Trioli: “Well yes, I would expect a minister to know that, so him wanting to know that, he was therefore not involved at arm's length, correct?”

Morrison: “He was dealing with a legal entity. There’s no suggestion that the company that was involved in the transaction was not a legal entity and in fact the Labor Party did a deal with the same company. So there was no questions raised about the integrity of the company when Labor did a deal with them, so why would there be questions raise if the Liberal Party does one? I’m not sure what the double standard is there. These matters...”

Trioli: “Well, I’ll share with you potentially - if I can jump in there because time is tight - potentially another double standard then. That is the Government is at pains to criticise Labor for everything, virtually everything. But now you're prepared to rely 100 per cent on Labor and they’re the font of all wisdom and truth, when it suits you in this particular issue?”

Morrison: “I'm not quite sure the accusation you're making there.”

Trioli refused to let go, her eyes lit up with the kind of zealotry one observes in the kind of people determined to prove the existence of a second gunman on the grassy knoll or the faking of the Apollo 11 moon landing.

Trioli: “Sure. You said on this program on January 14, that you're ‘a Prime Minister for standards,’ was your quote. So is this the standard that we should then accept from you? Rather casual about accountability, casual about transparency and seemingly unaccountable about value for taxpayer money?”

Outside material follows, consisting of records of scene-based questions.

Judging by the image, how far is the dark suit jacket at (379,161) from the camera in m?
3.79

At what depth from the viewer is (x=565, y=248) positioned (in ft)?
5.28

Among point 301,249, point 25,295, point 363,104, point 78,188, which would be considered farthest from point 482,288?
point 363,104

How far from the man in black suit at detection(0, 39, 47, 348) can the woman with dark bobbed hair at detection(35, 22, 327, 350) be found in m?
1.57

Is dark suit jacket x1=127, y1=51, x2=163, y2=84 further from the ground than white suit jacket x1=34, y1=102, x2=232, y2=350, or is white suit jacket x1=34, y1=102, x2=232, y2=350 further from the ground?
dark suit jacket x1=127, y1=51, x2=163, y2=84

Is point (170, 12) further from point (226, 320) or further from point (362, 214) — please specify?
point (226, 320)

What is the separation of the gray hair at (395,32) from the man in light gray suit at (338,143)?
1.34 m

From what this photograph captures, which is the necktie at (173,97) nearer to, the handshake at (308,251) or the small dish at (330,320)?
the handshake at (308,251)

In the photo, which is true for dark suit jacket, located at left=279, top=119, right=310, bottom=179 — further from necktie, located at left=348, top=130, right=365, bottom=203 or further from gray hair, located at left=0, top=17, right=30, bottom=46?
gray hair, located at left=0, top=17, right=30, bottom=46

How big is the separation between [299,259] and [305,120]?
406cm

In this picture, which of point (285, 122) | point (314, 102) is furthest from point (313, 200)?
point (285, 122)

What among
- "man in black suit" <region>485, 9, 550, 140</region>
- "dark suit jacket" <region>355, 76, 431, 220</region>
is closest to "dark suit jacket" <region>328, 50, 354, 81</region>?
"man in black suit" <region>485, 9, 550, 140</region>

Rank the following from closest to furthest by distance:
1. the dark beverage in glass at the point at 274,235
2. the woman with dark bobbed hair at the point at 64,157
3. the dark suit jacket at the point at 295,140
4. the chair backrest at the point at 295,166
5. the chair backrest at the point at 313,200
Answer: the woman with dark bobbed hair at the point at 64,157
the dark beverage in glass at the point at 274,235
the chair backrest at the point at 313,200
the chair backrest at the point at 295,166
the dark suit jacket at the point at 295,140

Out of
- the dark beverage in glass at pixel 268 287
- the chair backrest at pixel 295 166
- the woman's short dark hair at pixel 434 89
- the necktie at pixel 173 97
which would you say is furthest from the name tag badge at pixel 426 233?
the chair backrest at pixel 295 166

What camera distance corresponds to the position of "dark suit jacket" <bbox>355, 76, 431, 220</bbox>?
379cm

Morrison: “Well, Virginia, I think they're pretty strong accusations you’ve just made there without providing any foundation for them… I don't know how you could make those allegations in the way that you have, I’d seem to think that would be a bit over the top from you.”

Triolo: “Well, we’ll see what the court of public opinion thinks. But thanks for joining us today, Prime Minister. Thanks for making time for us.”

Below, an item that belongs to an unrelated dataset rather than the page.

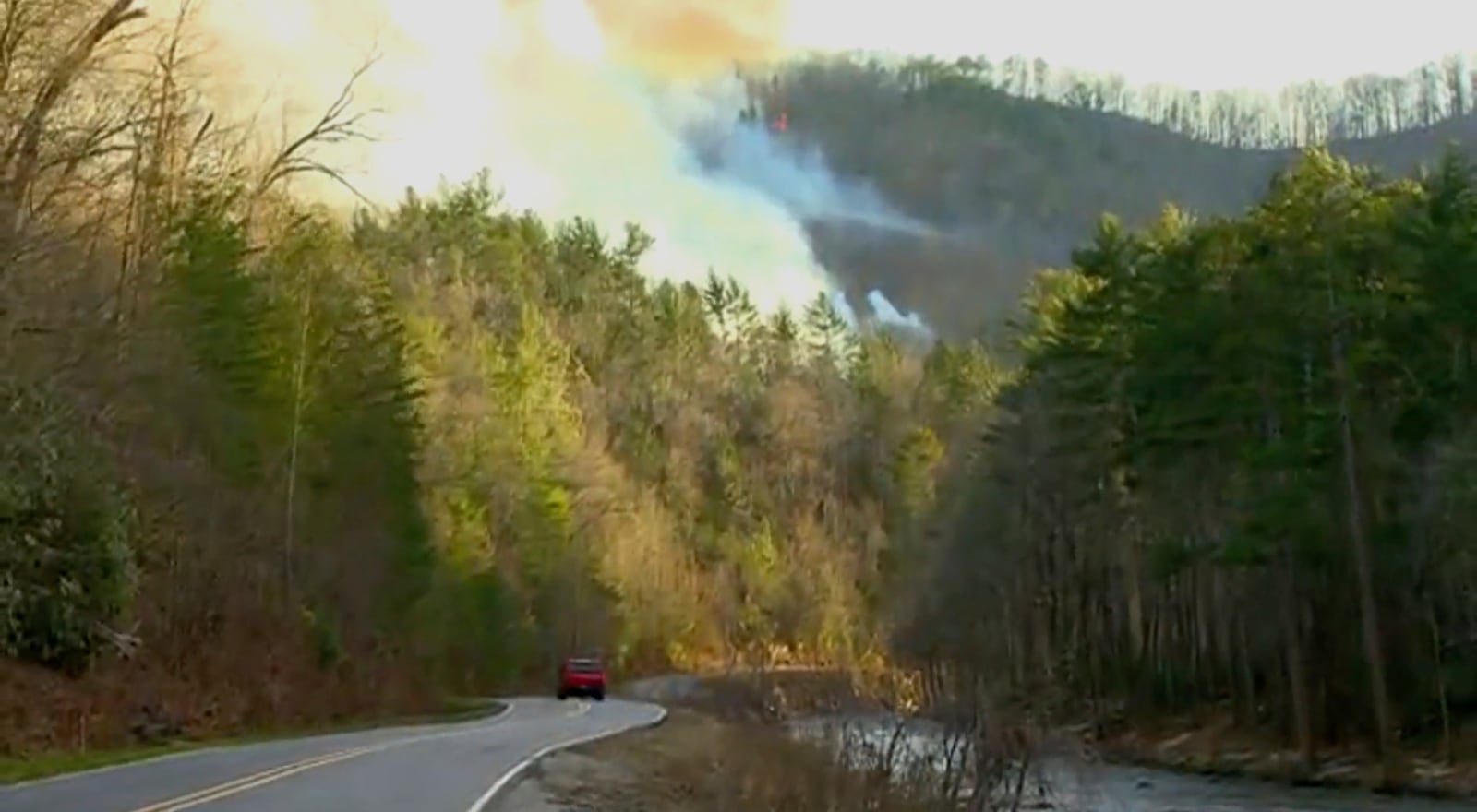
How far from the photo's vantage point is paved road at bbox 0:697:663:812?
1958 centimetres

Morrison: “Well, we’ll see what the Auditor-General says.” 

Trioli: “As well, yes indeed. Thanks very much, thank you.”

We can only guess if Trioli was greeted as a conquering hero when she returned to the office at the end of the show or if her colleagues, like most reasonably minded viewers, thought she’d made a fool of herself.

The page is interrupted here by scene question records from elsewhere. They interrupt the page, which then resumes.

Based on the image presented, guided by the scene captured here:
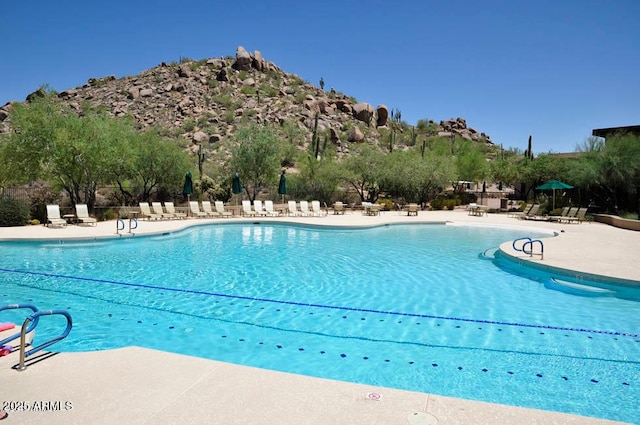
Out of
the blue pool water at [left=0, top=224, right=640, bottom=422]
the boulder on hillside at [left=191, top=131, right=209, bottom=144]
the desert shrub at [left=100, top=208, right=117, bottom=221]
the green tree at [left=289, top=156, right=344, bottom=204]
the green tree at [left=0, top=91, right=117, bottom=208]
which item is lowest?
the blue pool water at [left=0, top=224, right=640, bottom=422]

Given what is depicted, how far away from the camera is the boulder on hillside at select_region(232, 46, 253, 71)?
214 feet

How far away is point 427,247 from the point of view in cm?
1342

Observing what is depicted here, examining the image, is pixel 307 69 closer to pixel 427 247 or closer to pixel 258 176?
pixel 258 176

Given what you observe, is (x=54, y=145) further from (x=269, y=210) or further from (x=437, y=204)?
(x=437, y=204)

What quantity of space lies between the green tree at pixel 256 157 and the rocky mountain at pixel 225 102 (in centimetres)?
2087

What is clear is that in the second week of a fascinating campaign, Trioli had wasted an opportunity to quiz the Prime Minister about the substantial issues at stake in the federal election and chosen instead to pursue a frolic of her own.

This was not the ABC as the corporation’s great postwar chairman Richard Boyer imagined it, an institute standing “solid and serene in the middle of our national life, running no campaign, seeking to persuade no opinion, but presenting the issues freely and fearlessly for the calm judgment of our people.” 

Indeed, it was the very opposite; a jittery voice from the bottom of the garden, lacking self-awareness, wallowing in the lunatic fringe of political debate. And completely irrelevant.